PASSAGE PROVIDED -
______________________________

Oracle Date index is slow. Query is 300 times faster without it - performance

I had an Oracle query as below that took 10 minutes or longer to run:
select
r.range_text as duration_range,
nvl(count(c.call_duration),0) as calls,
nvl(SUM(call_duration),0) as total_duration
from
call_duration_ranges r
left join
big_table c
on c.call_duration BETWEEN r.range_lbound AND r.range_ubound
and c.aaep_src = 'MAIN_SOURCE'
and c.calltimestamp_local >= to_date('01-02-2014 00:00:00' ,'dd-MM-yyyy HH24:mi:ss')
AND c.calltimestamp_local <= to_date('28-02-2014 23:59:59','dd-MM-yyyy HH24:mi:ss')
and c.destinationnumber LIKE substr( 'abc:1301#company.com:5060;user=phone',1,8) || '%'
group by
r.range_text
order by
r.range_text
If I changed the date part of the query to:
(c.calltimestamp_local+0) >= to_date('01-02-2014 00:00:00' ,'dd-MM-yyyy HH24:mi:ss')
(AND c.calltimestamp_local+0) <= to_date('28-02-2014 23:59:59','dd-MM-yyyy HH24:mi:ss')
It runs in 2 seconds. I did this based on another post to avoid using the date index. Seems counter intuitive though--the index slowing things down so much.
Ran the explain plan and it seems identical between the new and updated query. Only difference is the the MERGE JOIN operation is 16,269 bytes in the old query and 1,218 bytes in the new query. Actually cardinality is higher in the old query as well. And I actually don't see an "INDEX" operation on the old or new query in the explain plan, just for the index on the destinationnumber field.
So why is the index slowing down the query so much? What can I do to the index--don't think using the "+0" is the best solution going forward...

______________________________

MATERIAL PROVIDED -
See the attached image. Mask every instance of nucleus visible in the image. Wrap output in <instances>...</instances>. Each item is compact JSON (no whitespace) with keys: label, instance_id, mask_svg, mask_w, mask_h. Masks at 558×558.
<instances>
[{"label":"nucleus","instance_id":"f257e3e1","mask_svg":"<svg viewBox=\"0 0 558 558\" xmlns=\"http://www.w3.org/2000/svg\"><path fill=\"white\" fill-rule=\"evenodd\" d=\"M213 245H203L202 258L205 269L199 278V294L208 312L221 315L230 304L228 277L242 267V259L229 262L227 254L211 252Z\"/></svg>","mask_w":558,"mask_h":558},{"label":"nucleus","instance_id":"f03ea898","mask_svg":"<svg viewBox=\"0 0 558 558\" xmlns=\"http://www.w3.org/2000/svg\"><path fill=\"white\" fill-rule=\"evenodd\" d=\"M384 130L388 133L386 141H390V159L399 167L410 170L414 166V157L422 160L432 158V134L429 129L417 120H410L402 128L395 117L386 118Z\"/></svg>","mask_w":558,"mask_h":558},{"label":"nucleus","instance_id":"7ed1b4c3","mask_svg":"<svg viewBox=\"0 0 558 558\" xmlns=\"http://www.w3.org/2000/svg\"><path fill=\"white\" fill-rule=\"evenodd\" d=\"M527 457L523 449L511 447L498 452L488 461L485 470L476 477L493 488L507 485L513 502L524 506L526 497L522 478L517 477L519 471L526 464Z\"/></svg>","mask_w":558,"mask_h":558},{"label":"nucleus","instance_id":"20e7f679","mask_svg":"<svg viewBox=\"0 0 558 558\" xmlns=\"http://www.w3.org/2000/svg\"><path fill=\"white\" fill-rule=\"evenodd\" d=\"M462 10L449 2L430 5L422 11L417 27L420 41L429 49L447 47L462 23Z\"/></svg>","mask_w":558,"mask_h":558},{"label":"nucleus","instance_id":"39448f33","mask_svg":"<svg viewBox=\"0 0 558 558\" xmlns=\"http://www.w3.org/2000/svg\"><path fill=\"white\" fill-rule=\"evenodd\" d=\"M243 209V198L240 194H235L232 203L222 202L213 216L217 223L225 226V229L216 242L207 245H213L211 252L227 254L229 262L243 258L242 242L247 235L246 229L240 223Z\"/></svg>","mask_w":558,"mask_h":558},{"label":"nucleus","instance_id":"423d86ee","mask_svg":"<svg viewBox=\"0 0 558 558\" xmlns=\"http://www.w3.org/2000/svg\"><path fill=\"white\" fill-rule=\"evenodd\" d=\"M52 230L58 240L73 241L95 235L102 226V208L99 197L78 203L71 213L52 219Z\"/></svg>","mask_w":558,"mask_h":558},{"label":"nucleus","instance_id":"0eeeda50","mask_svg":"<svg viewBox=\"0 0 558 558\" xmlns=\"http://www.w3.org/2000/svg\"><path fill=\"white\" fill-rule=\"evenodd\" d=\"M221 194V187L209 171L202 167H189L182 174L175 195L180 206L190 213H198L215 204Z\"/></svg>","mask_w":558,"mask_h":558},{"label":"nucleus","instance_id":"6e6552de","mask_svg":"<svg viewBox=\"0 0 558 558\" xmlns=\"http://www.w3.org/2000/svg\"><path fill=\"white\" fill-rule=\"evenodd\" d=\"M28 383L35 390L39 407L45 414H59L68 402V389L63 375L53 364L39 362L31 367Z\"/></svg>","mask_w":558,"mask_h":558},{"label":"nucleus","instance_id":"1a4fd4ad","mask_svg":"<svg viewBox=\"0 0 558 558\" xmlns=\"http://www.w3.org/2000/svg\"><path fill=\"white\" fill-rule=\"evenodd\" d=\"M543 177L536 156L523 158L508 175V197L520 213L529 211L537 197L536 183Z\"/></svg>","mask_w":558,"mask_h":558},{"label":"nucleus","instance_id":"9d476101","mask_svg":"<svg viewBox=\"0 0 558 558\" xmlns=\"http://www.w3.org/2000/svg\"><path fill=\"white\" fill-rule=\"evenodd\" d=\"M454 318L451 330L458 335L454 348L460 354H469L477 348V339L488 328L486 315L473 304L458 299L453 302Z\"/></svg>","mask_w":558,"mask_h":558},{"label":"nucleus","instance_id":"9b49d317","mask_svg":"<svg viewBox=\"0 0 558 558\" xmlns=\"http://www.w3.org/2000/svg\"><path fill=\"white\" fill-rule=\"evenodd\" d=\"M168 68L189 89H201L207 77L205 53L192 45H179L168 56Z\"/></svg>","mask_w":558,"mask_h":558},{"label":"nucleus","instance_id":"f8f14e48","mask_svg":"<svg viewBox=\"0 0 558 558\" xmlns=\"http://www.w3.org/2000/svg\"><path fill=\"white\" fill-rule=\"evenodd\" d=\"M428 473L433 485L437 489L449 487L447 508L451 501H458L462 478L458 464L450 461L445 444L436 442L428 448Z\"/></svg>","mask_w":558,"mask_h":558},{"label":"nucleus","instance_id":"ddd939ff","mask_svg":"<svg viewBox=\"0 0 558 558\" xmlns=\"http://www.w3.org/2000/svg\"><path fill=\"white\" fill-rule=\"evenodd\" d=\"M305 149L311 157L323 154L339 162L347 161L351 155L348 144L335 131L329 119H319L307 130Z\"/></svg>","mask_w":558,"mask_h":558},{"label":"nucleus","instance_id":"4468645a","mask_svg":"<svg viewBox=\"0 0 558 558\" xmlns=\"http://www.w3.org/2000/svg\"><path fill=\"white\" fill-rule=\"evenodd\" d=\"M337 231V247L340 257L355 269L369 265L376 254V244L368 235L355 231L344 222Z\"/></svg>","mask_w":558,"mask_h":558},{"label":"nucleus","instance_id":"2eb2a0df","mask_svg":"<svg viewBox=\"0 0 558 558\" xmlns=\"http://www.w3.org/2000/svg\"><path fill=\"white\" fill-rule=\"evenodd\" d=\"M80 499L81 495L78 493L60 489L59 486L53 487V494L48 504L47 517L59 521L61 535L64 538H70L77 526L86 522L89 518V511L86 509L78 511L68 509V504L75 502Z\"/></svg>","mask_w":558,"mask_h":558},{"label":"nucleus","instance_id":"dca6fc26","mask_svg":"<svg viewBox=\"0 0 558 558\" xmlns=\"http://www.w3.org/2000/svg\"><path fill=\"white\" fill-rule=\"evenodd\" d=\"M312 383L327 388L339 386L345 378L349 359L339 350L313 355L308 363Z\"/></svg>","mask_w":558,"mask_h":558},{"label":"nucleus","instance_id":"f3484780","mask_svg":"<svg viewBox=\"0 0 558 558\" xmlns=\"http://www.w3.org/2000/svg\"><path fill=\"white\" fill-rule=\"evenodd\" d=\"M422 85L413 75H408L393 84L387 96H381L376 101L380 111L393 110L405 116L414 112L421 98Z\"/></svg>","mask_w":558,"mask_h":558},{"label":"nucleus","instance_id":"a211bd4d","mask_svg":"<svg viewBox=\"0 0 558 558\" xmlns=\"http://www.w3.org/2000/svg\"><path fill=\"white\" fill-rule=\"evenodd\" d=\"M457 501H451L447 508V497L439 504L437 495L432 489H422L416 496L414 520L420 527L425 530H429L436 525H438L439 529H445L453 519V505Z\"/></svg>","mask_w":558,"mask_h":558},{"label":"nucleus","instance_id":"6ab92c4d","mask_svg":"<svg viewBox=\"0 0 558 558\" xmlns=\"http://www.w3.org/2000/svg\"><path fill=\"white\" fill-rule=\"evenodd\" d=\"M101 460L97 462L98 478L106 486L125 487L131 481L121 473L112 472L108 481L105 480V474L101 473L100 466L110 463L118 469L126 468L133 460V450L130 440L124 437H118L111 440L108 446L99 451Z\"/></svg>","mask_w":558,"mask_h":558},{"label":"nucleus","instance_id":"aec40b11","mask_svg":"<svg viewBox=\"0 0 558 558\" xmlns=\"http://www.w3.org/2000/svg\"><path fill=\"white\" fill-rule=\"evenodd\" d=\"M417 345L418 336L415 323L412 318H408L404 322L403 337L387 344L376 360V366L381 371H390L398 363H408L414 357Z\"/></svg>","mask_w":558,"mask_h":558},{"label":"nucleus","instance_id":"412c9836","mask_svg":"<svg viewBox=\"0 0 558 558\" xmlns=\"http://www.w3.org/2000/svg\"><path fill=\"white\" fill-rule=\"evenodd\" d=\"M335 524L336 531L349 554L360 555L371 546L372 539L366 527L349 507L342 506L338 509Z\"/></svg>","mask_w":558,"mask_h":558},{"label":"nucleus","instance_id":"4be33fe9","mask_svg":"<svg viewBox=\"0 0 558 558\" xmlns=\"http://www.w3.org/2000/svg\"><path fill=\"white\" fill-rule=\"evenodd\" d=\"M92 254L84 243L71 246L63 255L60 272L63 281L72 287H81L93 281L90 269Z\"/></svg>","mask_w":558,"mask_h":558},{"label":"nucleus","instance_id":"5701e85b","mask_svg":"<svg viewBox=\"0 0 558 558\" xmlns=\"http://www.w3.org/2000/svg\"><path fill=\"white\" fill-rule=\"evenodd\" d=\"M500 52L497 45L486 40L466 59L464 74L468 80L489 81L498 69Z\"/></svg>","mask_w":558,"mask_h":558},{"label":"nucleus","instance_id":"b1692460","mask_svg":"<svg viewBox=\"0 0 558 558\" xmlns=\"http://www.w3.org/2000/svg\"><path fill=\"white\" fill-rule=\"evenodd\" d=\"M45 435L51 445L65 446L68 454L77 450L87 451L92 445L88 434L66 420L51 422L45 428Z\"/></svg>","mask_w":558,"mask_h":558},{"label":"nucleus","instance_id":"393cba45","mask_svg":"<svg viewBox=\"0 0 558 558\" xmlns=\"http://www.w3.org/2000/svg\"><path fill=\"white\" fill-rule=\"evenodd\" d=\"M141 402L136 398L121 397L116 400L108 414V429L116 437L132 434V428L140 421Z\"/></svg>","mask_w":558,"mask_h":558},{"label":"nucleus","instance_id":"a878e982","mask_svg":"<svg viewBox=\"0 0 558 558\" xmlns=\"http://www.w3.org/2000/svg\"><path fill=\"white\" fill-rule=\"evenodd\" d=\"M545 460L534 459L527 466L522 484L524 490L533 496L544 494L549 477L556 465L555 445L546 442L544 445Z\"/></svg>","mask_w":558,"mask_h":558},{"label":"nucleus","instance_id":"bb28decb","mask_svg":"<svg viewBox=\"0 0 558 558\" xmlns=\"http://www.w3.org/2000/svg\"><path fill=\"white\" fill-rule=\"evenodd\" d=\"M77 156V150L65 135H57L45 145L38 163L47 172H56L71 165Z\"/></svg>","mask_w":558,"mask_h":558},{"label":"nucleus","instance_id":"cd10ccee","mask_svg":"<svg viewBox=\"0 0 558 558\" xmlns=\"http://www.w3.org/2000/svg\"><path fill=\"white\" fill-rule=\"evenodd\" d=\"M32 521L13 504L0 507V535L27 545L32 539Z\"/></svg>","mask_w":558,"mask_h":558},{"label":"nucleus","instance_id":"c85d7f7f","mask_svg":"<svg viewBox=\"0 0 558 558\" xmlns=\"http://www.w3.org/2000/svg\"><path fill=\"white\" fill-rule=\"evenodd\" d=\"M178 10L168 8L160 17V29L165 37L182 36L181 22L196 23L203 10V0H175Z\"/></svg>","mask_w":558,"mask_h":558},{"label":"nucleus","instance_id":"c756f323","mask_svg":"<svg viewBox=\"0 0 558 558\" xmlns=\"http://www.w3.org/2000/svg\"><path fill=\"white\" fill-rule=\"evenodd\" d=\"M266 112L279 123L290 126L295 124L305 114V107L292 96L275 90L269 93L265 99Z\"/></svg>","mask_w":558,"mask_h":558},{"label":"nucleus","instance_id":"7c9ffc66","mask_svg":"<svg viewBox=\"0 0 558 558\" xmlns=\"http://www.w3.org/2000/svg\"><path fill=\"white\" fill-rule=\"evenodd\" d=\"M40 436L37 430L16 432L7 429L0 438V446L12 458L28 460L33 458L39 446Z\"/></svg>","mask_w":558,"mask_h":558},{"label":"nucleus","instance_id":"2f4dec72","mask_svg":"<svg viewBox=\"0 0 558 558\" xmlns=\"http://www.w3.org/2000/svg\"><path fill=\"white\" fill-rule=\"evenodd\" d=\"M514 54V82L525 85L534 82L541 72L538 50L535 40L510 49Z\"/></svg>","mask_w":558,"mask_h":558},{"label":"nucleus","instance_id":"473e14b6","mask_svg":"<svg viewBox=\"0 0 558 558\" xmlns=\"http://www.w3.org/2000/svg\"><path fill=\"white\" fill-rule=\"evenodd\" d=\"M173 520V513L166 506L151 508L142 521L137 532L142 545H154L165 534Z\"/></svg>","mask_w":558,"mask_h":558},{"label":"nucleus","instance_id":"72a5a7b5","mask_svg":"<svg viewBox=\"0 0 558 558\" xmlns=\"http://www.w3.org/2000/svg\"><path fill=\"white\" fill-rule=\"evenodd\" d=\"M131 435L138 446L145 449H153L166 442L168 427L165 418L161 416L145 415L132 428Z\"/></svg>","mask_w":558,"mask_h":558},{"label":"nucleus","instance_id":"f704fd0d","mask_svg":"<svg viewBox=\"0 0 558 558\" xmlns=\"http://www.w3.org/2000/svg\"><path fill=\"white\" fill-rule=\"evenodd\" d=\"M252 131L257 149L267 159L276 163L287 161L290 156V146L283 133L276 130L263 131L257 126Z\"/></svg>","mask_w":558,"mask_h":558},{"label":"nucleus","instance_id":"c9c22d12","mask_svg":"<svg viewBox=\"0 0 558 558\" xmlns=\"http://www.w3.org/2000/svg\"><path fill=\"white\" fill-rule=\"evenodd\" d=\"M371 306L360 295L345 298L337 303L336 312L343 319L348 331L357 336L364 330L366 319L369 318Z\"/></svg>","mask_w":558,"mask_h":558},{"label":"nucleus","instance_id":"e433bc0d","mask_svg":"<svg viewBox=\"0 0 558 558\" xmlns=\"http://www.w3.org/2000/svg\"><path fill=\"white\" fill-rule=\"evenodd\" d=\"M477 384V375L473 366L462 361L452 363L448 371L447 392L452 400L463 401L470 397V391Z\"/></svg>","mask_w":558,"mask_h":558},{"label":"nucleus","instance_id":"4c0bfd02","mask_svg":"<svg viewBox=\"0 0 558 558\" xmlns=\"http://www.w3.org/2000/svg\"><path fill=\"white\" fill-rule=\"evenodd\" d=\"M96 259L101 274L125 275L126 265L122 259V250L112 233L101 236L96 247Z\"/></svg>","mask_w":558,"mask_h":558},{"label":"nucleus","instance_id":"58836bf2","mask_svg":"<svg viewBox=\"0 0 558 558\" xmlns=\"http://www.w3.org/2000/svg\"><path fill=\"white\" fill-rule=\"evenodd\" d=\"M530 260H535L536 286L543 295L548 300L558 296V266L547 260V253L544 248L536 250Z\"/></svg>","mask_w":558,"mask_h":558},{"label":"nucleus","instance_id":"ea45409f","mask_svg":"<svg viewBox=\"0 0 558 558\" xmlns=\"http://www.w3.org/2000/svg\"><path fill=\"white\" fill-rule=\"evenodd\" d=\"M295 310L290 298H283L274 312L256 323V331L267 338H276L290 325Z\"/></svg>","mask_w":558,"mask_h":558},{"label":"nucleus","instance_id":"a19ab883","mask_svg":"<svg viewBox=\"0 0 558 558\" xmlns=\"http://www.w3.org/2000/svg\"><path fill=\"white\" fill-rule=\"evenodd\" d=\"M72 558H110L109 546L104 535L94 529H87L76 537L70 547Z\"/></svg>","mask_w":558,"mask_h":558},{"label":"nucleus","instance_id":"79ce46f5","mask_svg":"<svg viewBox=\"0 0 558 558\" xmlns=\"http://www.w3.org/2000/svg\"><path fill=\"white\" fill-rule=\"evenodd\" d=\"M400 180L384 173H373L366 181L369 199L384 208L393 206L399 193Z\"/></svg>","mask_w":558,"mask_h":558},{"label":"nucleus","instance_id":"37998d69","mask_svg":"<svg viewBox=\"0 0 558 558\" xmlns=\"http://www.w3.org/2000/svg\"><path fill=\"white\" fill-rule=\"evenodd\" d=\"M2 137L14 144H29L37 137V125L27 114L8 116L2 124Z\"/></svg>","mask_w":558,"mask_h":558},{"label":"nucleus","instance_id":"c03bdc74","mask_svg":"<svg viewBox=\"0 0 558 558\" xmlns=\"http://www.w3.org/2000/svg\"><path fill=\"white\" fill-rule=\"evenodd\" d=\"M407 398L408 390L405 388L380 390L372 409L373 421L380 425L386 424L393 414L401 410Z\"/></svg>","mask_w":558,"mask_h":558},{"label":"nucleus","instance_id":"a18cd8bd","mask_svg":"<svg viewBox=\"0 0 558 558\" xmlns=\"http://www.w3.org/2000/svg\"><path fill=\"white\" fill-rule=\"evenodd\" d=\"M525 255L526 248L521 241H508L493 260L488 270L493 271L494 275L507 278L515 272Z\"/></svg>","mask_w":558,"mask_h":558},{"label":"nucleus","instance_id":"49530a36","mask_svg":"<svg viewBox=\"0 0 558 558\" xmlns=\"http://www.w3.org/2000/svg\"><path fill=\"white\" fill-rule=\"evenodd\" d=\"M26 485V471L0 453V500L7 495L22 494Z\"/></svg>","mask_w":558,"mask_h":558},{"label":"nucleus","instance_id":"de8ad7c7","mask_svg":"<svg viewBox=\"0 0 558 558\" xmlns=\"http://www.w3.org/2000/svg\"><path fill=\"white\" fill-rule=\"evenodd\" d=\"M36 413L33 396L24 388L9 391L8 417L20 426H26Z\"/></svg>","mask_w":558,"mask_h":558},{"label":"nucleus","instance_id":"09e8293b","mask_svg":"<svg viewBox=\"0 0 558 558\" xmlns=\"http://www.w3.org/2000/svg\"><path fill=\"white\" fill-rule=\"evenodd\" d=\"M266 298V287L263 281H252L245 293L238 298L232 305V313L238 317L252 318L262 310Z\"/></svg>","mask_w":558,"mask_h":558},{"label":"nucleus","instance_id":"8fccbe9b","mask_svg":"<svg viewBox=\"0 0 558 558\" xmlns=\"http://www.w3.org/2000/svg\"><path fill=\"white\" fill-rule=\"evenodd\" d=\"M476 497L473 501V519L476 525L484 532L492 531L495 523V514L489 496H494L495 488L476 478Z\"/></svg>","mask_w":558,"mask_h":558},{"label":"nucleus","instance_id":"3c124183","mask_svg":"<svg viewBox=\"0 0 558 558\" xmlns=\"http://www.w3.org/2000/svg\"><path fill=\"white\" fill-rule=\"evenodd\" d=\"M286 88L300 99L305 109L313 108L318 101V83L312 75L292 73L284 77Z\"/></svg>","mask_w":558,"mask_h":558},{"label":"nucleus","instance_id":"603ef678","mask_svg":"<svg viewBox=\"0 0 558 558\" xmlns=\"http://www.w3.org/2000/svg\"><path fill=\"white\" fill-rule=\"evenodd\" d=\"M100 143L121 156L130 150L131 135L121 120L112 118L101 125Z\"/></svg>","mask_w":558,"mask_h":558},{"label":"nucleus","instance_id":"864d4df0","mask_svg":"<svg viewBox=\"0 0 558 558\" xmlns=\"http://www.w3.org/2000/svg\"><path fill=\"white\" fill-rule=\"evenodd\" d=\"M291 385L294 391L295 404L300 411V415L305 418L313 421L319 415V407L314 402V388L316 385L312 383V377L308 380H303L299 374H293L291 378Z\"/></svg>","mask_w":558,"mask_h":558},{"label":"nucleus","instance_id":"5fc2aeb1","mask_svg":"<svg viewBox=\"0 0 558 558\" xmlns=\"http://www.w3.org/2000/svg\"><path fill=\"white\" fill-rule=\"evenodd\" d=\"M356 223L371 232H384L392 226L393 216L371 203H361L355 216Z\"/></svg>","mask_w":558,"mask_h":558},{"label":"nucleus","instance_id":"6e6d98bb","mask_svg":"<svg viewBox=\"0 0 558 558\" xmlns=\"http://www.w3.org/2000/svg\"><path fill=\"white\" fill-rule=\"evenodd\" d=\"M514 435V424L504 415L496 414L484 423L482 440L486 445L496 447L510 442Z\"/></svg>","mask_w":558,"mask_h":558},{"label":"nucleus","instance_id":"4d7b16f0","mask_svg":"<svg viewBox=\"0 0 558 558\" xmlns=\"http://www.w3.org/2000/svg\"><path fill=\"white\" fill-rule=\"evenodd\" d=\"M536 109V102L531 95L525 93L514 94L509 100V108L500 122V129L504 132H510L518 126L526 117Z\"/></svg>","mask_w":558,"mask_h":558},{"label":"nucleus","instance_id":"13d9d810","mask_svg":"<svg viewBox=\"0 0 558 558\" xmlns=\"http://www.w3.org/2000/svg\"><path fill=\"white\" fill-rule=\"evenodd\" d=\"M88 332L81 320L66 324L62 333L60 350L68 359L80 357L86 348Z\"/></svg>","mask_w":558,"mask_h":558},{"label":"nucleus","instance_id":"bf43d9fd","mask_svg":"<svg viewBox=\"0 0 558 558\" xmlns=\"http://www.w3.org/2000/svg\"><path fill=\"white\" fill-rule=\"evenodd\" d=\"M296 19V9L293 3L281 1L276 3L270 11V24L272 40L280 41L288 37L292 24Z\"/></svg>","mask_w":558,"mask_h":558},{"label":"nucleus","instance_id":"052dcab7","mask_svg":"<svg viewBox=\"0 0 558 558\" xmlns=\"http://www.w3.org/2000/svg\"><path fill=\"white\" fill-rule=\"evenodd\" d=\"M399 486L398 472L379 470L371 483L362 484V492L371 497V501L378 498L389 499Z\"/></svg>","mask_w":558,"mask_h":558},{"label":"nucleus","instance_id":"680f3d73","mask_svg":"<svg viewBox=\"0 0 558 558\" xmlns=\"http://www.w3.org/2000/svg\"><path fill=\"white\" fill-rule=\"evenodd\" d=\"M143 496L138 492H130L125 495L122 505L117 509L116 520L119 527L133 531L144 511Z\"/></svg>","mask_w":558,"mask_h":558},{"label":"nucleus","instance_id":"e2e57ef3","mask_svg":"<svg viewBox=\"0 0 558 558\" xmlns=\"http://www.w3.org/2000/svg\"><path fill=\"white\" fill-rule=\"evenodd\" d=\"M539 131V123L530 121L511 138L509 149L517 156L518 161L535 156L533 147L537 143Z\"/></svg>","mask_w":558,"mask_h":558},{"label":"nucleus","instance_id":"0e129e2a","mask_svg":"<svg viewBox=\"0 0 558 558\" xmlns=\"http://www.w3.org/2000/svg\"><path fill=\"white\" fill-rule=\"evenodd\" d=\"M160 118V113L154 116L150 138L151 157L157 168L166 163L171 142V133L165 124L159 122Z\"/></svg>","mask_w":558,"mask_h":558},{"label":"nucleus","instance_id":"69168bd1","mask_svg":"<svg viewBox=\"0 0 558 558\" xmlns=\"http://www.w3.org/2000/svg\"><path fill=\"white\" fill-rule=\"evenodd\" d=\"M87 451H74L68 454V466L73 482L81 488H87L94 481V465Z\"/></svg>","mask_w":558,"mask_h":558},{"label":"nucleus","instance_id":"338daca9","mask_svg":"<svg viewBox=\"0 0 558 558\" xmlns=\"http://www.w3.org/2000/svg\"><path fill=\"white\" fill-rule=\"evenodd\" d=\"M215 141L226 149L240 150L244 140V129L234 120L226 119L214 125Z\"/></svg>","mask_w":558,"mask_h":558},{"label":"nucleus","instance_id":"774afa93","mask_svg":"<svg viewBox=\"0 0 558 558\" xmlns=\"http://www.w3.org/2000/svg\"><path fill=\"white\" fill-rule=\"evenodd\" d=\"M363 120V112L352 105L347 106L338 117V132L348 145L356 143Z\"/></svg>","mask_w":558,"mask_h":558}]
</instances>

______________________________

YOUR TASKS -
(A) Could you quote the Oracle index post from "AND c.calltimestamp_local <= to_date('28-02-2014" through "down so much.", word for word?
(B) In the Oracle index post, why did the poster add "+0" to `c.calltimestamp_local` in the date conditions? Answer in one to three sentences.

EXERCISE ANSWERS -
(A)
AND c.calltimestamp_local <= to_date('28-02-2014 23:59:59','dd-MM-yyyy HH24:mi:ss')
and c.destinationnumber LIKE substr( 'abc:1301#company.com:5060;user=phone',1,8) || '%'
group by
r.range_text
order by
r.range_text
If I changed the date part of the query to:
(c.calltimestamp_local+0) >= to_date('01-02-2014 00:00:00' ,'dd-MM-yyyy HH24:mi:ss')
(AND c.calltimestamp_local+0) <= to_date('28-02-2014 23:59:59','dd-MM-yyyy HH24:mi:ss')
It runs in 2 seconds. I did this based on another post to avoid using the date index. Seems counter intuitive though--the index slowing things down so much.

(B) The poster added "+0" to avoid using the date index, an approach taken from another post. With that change, the query ran in 2 seconds instead of 10 minutes or longer.